4teamwork / ftw.tika

This product integrates Apache Tika for full text indexing with Plone.
4 stars 1 forks source link

Tika daemon support for performance boost #12

Closed jone closed 10 years ago

jone commented 10 years ago

Running Tika as a server is much faster because the JVM is no longer booted for every file / conversion.

Enhancements

This pull request adds support for the Tika daemon. The meta-directive is extended to also accept the host and port options. When configured, ftw.tika will automatically switch to daemon mode and contact the server with the configured port (/ host).

If the server is not running, ftw.tika will automatically fall back to to executing Tika directly using the configured path to the jar file.

Productive installation

ftw-buildouts provides a tika-server.cfg that can be used when the deployment buildout is based on ftw.buildout's deployment.cfg. The tika-server.cfg downloads Tika, creates a server-script registered in supervisor and configures ftw.tika (ZCML).

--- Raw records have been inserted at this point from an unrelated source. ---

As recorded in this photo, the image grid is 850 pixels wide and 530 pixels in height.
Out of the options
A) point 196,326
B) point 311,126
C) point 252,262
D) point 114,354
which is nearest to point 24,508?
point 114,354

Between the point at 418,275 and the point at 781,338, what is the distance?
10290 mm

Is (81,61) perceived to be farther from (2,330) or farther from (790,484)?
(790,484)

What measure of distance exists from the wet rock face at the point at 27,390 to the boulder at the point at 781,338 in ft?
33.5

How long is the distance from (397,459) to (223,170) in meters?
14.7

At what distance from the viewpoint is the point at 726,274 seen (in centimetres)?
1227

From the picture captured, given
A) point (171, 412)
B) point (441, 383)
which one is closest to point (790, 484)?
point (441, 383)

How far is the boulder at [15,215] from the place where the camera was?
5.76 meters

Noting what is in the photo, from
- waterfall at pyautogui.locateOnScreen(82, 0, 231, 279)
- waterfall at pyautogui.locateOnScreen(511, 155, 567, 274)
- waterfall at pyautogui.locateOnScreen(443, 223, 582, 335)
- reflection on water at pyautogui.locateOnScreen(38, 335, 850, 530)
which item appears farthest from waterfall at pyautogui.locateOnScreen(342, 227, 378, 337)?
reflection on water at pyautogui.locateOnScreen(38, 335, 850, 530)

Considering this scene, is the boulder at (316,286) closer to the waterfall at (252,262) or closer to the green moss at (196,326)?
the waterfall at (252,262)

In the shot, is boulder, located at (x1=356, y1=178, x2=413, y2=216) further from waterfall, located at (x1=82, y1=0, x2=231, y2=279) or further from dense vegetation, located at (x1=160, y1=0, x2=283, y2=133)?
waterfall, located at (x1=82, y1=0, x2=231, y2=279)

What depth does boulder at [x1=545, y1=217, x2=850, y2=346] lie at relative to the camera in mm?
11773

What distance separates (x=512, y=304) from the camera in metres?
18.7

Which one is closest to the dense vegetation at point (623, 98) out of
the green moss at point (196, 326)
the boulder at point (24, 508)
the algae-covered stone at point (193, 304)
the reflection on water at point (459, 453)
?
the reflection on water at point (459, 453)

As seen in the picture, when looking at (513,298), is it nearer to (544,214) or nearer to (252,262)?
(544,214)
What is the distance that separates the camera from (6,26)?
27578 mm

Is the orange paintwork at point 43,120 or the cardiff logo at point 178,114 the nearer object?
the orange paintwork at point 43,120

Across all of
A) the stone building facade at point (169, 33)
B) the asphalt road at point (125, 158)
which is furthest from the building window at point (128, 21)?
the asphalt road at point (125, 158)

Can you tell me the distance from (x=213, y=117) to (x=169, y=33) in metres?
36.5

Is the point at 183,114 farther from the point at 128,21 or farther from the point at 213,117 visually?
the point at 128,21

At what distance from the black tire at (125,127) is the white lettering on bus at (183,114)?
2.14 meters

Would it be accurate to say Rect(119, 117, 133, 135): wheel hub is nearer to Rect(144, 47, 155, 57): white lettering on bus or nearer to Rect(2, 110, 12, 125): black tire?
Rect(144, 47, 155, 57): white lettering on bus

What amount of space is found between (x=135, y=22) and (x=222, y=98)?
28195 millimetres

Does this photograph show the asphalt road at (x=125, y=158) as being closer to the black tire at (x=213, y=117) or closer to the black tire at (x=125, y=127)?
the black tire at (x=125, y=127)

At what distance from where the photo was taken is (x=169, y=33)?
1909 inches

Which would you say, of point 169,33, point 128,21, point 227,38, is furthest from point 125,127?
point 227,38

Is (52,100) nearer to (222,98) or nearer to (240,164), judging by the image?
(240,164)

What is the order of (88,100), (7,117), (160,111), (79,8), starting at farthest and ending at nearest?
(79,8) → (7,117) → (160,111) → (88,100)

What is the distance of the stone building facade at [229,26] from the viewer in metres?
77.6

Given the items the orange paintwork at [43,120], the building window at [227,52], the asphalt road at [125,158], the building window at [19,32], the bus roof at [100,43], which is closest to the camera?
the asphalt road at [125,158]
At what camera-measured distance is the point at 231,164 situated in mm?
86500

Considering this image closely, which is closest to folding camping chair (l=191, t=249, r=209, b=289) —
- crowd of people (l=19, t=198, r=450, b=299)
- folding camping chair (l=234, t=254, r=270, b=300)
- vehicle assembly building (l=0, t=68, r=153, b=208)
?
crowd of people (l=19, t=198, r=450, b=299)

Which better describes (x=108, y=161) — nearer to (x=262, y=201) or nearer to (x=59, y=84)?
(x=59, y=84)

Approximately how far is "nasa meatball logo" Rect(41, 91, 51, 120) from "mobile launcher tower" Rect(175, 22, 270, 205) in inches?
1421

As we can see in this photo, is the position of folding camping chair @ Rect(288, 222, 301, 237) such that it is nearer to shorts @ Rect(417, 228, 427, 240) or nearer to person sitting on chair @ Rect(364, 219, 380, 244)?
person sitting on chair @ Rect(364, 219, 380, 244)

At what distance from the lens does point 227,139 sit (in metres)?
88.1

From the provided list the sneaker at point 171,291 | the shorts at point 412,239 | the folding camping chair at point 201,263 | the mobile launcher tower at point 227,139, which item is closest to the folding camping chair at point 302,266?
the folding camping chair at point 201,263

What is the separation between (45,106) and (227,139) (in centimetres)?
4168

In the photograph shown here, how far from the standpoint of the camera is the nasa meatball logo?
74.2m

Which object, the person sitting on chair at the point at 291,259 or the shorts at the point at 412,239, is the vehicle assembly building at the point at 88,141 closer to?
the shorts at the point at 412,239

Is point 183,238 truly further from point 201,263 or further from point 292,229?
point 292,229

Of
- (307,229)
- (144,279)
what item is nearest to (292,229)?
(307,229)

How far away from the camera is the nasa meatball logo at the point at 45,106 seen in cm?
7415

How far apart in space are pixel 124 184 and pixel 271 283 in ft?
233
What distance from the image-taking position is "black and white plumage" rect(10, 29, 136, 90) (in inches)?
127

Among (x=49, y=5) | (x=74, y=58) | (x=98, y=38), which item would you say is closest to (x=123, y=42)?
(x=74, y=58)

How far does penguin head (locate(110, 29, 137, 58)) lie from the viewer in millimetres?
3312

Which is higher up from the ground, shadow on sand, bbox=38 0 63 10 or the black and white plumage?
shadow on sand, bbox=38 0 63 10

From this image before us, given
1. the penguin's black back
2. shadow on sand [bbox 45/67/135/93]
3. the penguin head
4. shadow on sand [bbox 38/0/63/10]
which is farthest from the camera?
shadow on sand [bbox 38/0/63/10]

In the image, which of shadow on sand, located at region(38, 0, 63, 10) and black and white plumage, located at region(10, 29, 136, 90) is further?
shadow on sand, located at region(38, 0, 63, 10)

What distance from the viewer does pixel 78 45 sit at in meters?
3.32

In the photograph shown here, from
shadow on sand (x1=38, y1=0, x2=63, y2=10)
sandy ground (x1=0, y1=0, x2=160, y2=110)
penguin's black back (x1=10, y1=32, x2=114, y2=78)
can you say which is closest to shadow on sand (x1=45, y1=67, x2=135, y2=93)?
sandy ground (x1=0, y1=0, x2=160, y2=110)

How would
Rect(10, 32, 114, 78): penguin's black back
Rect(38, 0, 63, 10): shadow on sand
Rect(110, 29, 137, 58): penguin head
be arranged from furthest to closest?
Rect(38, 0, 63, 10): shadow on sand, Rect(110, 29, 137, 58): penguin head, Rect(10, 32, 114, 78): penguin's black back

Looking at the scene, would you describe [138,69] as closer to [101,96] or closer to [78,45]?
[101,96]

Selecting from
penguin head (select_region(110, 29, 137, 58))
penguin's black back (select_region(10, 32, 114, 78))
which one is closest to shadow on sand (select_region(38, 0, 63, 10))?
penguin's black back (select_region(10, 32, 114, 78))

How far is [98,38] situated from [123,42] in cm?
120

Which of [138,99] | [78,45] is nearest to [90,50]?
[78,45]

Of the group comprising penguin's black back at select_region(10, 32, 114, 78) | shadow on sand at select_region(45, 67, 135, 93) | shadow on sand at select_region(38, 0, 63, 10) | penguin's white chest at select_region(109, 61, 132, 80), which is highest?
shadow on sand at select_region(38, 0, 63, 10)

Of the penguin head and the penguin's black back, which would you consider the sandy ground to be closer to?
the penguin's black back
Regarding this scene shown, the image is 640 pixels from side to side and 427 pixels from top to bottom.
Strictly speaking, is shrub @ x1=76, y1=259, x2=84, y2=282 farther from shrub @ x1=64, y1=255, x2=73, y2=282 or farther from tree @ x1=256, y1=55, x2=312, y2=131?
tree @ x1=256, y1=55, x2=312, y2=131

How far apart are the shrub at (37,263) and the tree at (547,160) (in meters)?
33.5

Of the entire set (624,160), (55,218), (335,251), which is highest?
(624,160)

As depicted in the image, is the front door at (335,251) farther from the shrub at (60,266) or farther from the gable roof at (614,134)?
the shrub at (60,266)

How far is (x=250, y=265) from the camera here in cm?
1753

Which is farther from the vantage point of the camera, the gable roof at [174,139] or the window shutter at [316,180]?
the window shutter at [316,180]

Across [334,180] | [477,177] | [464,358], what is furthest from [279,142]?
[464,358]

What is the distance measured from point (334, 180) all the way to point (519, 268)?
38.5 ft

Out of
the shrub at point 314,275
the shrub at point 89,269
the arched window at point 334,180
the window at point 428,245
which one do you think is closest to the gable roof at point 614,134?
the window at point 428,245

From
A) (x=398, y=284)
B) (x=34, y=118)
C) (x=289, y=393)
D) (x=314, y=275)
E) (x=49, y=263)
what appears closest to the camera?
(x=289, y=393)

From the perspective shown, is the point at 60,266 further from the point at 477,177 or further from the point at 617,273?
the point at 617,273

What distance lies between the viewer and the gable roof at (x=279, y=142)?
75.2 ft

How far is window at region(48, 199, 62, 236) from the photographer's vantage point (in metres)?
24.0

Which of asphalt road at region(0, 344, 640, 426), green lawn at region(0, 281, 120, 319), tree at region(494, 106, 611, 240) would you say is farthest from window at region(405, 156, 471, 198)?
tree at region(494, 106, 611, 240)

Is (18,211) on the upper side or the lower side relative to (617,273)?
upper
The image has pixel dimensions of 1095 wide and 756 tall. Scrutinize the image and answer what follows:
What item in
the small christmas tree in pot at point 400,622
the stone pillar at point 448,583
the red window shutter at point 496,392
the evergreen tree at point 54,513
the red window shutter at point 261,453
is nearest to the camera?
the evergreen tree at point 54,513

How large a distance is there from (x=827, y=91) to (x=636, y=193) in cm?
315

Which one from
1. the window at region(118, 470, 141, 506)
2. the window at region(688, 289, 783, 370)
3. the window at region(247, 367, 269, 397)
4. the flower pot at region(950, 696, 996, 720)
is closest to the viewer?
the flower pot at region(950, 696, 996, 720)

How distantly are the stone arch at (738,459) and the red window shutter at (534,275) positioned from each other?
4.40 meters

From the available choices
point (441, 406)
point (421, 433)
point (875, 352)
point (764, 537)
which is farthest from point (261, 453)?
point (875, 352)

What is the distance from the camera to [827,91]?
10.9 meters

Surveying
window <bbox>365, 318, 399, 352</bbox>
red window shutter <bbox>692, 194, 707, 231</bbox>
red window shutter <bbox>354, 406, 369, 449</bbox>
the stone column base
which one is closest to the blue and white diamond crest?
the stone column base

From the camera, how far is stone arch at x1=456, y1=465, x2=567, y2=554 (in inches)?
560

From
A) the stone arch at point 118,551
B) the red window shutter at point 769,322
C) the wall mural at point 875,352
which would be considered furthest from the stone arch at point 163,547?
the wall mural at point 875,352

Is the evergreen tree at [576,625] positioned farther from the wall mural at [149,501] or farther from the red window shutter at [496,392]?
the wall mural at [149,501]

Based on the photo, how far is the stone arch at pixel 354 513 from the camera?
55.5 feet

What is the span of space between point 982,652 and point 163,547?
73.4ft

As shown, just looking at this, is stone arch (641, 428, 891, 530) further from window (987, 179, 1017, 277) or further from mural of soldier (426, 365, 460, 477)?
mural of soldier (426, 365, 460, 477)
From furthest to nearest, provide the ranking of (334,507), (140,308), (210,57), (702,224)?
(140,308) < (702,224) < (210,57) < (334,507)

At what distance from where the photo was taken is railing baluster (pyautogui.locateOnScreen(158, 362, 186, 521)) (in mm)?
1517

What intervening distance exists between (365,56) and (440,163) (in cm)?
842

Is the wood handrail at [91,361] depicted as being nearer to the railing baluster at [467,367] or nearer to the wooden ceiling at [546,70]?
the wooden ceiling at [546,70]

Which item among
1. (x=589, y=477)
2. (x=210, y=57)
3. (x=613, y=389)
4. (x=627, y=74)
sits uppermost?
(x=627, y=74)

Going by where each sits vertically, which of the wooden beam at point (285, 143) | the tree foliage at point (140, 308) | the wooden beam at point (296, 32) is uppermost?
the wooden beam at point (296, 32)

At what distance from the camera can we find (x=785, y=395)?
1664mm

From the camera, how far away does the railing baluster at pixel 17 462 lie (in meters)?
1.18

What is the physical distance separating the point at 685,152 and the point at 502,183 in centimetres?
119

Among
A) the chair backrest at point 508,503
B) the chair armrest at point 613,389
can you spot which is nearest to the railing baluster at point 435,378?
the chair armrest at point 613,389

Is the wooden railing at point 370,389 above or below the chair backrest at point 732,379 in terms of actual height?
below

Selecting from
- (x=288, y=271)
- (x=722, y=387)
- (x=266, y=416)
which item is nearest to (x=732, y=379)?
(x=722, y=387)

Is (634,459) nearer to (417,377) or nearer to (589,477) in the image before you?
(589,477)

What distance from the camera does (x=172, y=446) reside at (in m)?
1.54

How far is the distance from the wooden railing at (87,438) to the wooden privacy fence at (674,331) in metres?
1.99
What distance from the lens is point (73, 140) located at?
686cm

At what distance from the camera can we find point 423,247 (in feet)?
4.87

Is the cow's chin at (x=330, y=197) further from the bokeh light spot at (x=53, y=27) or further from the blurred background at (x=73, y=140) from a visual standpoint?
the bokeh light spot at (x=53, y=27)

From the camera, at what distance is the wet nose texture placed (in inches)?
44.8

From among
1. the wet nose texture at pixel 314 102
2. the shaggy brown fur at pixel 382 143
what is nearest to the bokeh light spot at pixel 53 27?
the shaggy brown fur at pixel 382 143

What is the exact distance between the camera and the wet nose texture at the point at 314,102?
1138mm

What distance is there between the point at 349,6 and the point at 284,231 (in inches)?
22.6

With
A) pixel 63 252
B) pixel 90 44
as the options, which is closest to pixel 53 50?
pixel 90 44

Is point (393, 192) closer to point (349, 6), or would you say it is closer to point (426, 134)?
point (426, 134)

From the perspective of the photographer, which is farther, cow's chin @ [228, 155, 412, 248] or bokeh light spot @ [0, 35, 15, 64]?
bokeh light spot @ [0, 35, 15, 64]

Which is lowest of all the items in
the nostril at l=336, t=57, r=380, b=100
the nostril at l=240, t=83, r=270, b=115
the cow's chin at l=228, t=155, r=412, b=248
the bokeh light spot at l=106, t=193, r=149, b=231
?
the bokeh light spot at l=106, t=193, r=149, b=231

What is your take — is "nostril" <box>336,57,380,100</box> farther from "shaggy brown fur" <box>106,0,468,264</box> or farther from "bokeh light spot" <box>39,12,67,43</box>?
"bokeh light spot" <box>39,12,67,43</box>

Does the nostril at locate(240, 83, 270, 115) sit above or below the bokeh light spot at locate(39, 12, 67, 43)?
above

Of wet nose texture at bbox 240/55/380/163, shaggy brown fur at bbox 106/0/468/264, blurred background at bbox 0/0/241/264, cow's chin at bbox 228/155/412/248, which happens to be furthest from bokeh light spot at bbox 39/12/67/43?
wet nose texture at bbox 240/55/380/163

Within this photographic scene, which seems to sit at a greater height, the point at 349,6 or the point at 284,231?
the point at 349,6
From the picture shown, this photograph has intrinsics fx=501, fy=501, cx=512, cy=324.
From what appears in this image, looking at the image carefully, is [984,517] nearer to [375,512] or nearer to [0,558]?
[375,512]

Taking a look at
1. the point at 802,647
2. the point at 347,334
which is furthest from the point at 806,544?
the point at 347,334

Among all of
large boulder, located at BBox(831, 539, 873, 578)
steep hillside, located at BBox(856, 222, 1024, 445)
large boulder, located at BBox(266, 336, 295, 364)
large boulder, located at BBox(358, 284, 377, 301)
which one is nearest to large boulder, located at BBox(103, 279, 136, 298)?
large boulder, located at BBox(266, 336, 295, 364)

More details about how to install it using buildout are described in the updated readme.

Performance Test

I've created 100 docx-files in Plone with random content and length and updated the SearchableText, once with the "old" method by firing up Tika for every file and once by using a Tika server.

The results:

Method Duration for 100 files Duration per file
Non-Daemon 110 seconds 1.1 seconds
Daemon 6.72 seconds 0.0672 seconds

@lukasgraf can you take a look at my changes? /cc @maethu

lukasgraf commented 10 years ago

Just tested it locally, works beautifully! :+1: And the performance boost is pretty significant :grinning:

jone commented 10 years ago

@lukasgraf I've squashed the commits.

lukasgraf commented 10 years ago

Thanks! :+1: